_Source_.

* * * * *

On its own merits, it was perhaps an obvious one. The decision sought to right an awful wrong by re-linking the maternal bond that was broken on Nov. 3, 2006, when Anyelí Rodríguez (then two years old) was stolen from Morales' arms in Guatemala City.

It sought to reassert order in a land where disorder, mayhem and bloodshed have prevailed for decades. And the decision presupposed that, in a just world, the child could simply be handed back to its natural mother, in a sequel to wise King Solomon's biblical judgement.

But there's nothing simple about the practical implication of Judge Hernandez's historic ruling. Anyelí Rodríguez, who turns seven on Oct. 1, now lives in a suburb of Kansas City, Mo., with her American adoptive parents, Timothy James Monahan and Jennifer Lyn Monahan. The Monahans have given her the name Karen Abigail, and likely had no idea that their daughter was stolen from her birth mother's arms when they returned to the United States with her on Dec. 9, 2008.

* * * * *

_Collected data_.
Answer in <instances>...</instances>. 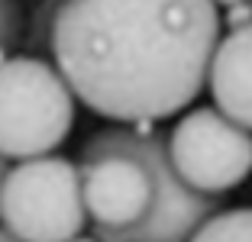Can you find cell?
<instances>
[{"label": "cell", "instance_id": "cell-1", "mask_svg": "<svg viewBox=\"0 0 252 242\" xmlns=\"http://www.w3.org/2000/svg\"><path fill=\"white\" fill-rule=\"evenodd\" d=\"M220 26L214 0H65L49 23V49L91 113L158 123L207 88Z\"/></svg>", "mask_w": 252, "mask_h": 242}, {"label": "cell", "instance_id": "cell-2", "mask_svg": "<svg viewBox=\"0 0 252 242\" xmlns=\"http://www.w3.org/2000/svg\"><path fill=\"white\" fill-rule=\"evenodd\" d=\"M74 126V91L62 71L36 55L0 65V155L30 161L52 155Z\"/></svg>", "mask_w": 252, "mask_h": 242}, {"label": "cell", "instance_id": "cell-3", "mask_svg": "<svg viewBox=\"0 0 252 242\" xmlns=\"http://www.w3.org/2000/svg\"><path fill=\"white\" fill-rule=\"evenodd\" d=\"M0 223L23 242H71L88 226L81 168L65 155L20 161L0 194Z\"/></svg>", "mask_w": 252, "mask_h": 242}, {"label": "cell", "instance_id": "cell-4", "mask_svg": "<svg viewBox=\"0 0 252 242\" xmlns=\"http://www.w3.org/2000/svg\"><path fill=\"white\" fill-rule=\"evenodd\" d=\"M168 155L188 187L220 197L252 175V132L217 107H197L168 129Z\"/></svg>", "mask_w": 252, "mask_h": 242}, {"label": "cell", "instance_id": "cell-5", "mask_svg": "<svg viewBox=\"0 0 252 242\" xmlns=\"http://www.w3.org/2000/svg\"><path fill=\"white\" fill-rule=\"evenodd\" d=\"M207 88L217 110L252 132V26L220 39L210 61Z\"/></svg>", "mask_w": 252, "mask_h": 242}, {"label": "cell", "instance_id": "cell-6", "mask_svg": "<svg viewBox=\"0 0 252 242\" xmlns=\"http://www.w3.org/2000/svg\"><path fill=\"white\" fill-rule=\"evenodd\" d=\"M191 242H252V207L220 210L194 233Z\"/></svg>", "mask_w": 252, "mask_h": 242}, {"label": "cell", "instance_id": "cell-7", "mask_svg": "<svg viewBox=\"0 0 252 242\" xmlns=\"http://www.w3.org/2000/svg\"><path fill=\"white\" fill-rule=\"evenodd\" d=\"M23 30H26V13H23L20 0H0V65L13 59L10 52L20 45Z\"/></svg>", "mask_w": 252, "mask_h": 242}, {"label": "cell", "instance_id": "cell-8", "mask_svg": "<svg viewBox=\"0 0 252 242\" xmlns=\"http://www.w3.org/2000/svg\"><path fill=\"white\" fill-rule=\"evenodd\" d=\"M223 26H226L230 32L252 26V0H246V3H236V7L226 10V16H223Z\"/></svg>", "mask_w": 252, "mask_h": 242}, {"label": "cell", "instance_id": "cell-9", "mask_svg": "<svg viewBox=\"0 0 252 242\" xmlns=\"http://www.w3.org/2000/svg\"><path fill=\"white\" fill-rule=\"evenodd\" d=\"M7 161H10V158H3V155H0V194H3V184H7L10 171H13V168H10V165H7Z\"/></svg>", "mask_w": 252, "mask_h": 242}, {"label": "cell", "instance_id": "cell-10", "mask_svg": "<svg viewBox=\"0 0 252 242\" xmlns=\"http://www.w3.org/2000/svg\"><path fill=\"white\" fill-rule=\"evenodd\" d=\"M0 242H23V239H20V236H13L10 229H3V226H0Z\"/></svg>", "mask_w": 252, "mask_h": 242}, {"label": "cell", "instance_id": "cell-11", "mask_svg": "<svg viewBox=\"0 0 252 242\" xmlns=\"http://www.w3.org/2000/svg\"><path fill=\"white\" fill-rule=\"evenodd\" d=\"M214 3H217V7H226V10H230V7H236V3H246V0H214Z\"/></svg>", "mask_w": 252, "mask_h": 242}, {"label": "cell", "instance_id": "cell-12", "mask_svg": "<svg viewBox=\"0 0 252 242\" xmlns=\"http://www.w3.org/2000/svg\"><path fill=\"white\" fill-rule=\"evenodd\" d=\"M71 242H100L97 236H78V239H71Z\"/></svg>", "mask_w": 252, "mask_h": 242}, {"label": "cell", "instance_id": "cell-13", "mask_svg": "<svg viewBox=\"0 0 252 242\" xmlns=\"http://www.w3.org/2000/svg\"><path fill=\"white\" fill-rule=\"evenodd\" d=\"M62 3H65V0H62Z\"/></svg>", "mask_w": 252, "mask_h": 242}]
</instances>
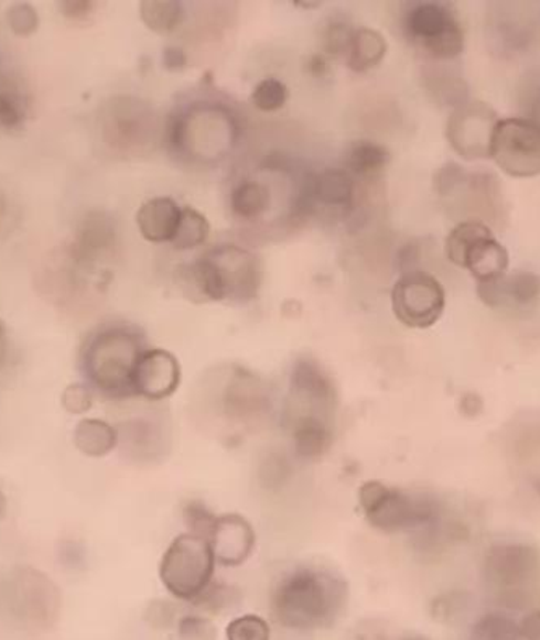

* * * * *

_What is being asked_. Could you transcribe, word for word, everything in the Judge Hernandez ruling text from "On its own merits, it" down to "Solomon's biblical judgement."?

_Solution for this problem_.
On its own merits, it was perhaps an obvious one. The decision sought to right an awful wrong by re-linking the maternal bond that was broken on Nov. 3, 2006, when Anyelí Rodríguez (then two years old) was stolen from Morales' arms in Guatemala City.

It sought to reassert order in a land where disorder, mayhem and bloodshed have prevailed for decades. And the decision presupposed that, in a just world, the child could simply be handed back to its natural mother, in a sequel to wise King Solomon's biblical judgement.